Mix Achiote with small amount of oil and put in zip bag. Place Salmon in bag and Marinate for a few hours. Make Coulis buy putting all in high power blender can use a little water if to thick. 
Grill Salmon, Plale sauce and put Salmon on top.
:bounce:


----------



## chrose (Nov 20, 2000)

Here's an extremely simple one that is fantastic at highlighting the taste of salmon.
Take a simple julienned mirepoix, add some fresh Thyme to it and cover the piece of Salmon, seasoned with salt and pepper. Cook anyway you want to. You can serve it with a little lemon or a little beurre blanc if you like, though no sauce is necessary.
This is great planked! :lips:


----------



## jock (Dec 4, 2001)

One of my favourites is en papillote (sp?) - wrapped in a parchment paper packet with tomatoes, red pepper, mushrooms, green onion and whatever else. Quick, easy and deliscious.

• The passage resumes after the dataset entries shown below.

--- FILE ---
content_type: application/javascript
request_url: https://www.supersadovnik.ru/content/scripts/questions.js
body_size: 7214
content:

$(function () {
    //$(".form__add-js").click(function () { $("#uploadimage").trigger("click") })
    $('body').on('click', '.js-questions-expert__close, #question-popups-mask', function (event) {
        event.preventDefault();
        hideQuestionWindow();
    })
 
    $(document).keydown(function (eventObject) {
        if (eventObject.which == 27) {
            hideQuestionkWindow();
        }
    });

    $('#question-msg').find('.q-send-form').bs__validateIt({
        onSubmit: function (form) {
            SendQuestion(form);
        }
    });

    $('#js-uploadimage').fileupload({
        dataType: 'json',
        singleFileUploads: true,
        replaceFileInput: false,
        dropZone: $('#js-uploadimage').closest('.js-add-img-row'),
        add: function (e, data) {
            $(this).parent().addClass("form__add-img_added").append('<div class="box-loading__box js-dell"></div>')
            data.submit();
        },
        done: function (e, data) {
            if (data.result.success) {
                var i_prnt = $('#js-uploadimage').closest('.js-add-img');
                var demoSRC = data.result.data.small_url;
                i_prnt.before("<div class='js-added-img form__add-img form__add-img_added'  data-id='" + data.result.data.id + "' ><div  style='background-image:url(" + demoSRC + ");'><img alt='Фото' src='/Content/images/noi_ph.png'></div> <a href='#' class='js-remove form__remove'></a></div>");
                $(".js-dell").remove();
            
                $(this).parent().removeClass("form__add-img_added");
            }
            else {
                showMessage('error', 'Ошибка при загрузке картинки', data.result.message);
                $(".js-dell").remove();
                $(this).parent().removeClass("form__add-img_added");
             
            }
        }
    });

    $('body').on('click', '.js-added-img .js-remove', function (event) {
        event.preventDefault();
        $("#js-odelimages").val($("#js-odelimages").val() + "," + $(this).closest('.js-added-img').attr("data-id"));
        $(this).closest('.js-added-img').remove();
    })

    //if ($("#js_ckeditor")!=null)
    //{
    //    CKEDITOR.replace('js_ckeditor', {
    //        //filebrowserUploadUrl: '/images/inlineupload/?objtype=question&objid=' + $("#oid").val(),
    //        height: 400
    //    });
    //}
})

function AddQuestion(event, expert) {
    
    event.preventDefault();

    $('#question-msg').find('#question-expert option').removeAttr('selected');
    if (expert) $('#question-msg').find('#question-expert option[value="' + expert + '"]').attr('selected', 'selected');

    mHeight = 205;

Yesterday I smoked some salmon on the stove top and served it with a wild mushroom risotto and wilted spinach.

Jock


----------



## lucicle (May 14, 2005)

I second the parchment paper packet idea, but I usually put in a little white wine or lemon juice, a slice of lemon, lots of chopped herbs (parsley, coriander/cilantro, basil, chives are all good) and plenty of black pepper.

Salmon is also really good if you marinate it in some honey, soy sauce, fresh chopped chili peppers and garlic. It only needs a short time in the marinade and can just be grilled or griddled. I like to serve this with a stir-fry and egg noodles.


----------